Why Plunging Fed Odds and Jobs Miss Failed to Dent the Dollar
(Bloomberg) -- The dollar is poised to end a tumultuous week for financial markets relatively unscathed, even as the global equity sell-off helped drive aggressive paring of expectations for additional Federal Reserve interest-rate increases.
With the U.S. rates market pricing in Fed rate cuts in 2020 and the first inversions of the U.S. yield curve since 2007, the greenback’s resilience is eye-catching. The Bloomberg Dollar Spot Index is down 0.4 percent this week. Its last weekly drop, in mid-November after Fed Vice Chairman Richard Clarida said there’s “some evidence” the world economy is slowing, was 0.5 percent.
Why the stability? Foreign-exchange analysts cited three factors:
The dollar remains a store of value, Jane Foley, head of foreign-exchange strategy at Rabobank, said.
“The dollar is still a safe haven for many investors,” she said.
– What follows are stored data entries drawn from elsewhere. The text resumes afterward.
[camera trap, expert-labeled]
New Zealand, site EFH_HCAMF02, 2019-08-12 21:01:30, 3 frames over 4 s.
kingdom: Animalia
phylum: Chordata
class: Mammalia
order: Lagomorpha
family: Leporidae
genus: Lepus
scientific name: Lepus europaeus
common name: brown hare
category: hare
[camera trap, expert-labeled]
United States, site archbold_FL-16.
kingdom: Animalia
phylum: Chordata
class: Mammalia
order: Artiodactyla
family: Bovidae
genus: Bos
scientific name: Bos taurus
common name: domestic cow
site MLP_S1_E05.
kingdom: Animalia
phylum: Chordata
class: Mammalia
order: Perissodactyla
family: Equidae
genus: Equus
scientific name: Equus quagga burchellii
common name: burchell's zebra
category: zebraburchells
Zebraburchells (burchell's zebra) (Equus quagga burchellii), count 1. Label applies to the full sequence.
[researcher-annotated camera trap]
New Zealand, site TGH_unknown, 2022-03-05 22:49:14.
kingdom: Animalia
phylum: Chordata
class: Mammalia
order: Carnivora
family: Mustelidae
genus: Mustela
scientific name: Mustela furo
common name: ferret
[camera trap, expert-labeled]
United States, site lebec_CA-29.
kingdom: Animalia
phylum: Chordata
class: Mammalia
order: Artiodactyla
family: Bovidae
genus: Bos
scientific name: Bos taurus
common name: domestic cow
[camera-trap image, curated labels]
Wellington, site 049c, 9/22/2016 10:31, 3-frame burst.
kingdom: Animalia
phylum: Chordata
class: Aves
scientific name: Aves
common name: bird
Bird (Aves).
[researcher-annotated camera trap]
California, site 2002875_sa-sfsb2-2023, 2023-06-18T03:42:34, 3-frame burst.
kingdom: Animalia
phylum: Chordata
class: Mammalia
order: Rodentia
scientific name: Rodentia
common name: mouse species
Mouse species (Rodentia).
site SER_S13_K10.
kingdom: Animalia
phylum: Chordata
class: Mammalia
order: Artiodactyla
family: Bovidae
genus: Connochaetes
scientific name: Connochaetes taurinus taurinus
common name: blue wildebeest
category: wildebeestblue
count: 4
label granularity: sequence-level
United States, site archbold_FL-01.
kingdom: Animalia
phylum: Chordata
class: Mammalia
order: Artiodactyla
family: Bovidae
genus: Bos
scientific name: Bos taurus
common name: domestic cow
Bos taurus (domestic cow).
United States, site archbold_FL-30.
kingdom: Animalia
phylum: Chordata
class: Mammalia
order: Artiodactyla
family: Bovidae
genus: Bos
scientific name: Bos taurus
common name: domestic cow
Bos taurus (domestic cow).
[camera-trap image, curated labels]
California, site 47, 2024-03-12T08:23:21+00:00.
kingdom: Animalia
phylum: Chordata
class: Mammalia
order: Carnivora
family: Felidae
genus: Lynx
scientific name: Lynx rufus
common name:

That should cushion the greenback “in the near term, but I suspect the yen will outperform if safe-haven demand persists.”
Even disappointing November employment data -- including smaller-than-expected increases in nonfarm payrolls and average hourly earnings -- failed to push the dollar to weekly lows.
“Oddly enough, the fear of another big risk-off day in coming weeks is itself limiting willingness to go short USD,” Deutsche Bank AG’s Alan Ruskin, global co-head of foreign-exchange research, wrote in a report after the jobs data.
The annual year-end hunt for greenbacks helps explain why the currency is holding its own, according to Brad Bechtel, head of foreign exchange at Jefferies LLC. Dollar funding costs tend to rise in the final weeks of the year as companies and investors tidy up their portfolios.
“There’s always a natural demand for dollars as you head into year-end,” said Bechtel in a Bloomberg Television interview Friday. “If you look at things like currency forwards and cross-currency basis swaps, there’s a little bit of tension there.”
Better Than the Rest
Despite the November employment weakness, the U.S. economy continues to show up its global peers, according to the Canadian Imperial Bank of Commerce.
“We’ve had data that points to softer China and EU data, which implies that global demand is still soft,” said Bipan Rai, head of North American foreign-exchange. “The U.S. economy is slowing, but the dollar’s liquidity trumps until we see signs that the slowdown outside the U.S. is abating.”
Citigroup Inc.’s Economic Surprise Index for the U.S. went negative in late November, yet remains well above those of Europe and China, which have been below zero for many months.
Still, dollar resilience may be short-lived, Rai said.
“The miss in monthly wages supports the Fed’s dovish pivot over the past few months,” he said. “Unsurprisingly, this should support a softer dollar tactical view for the time being.”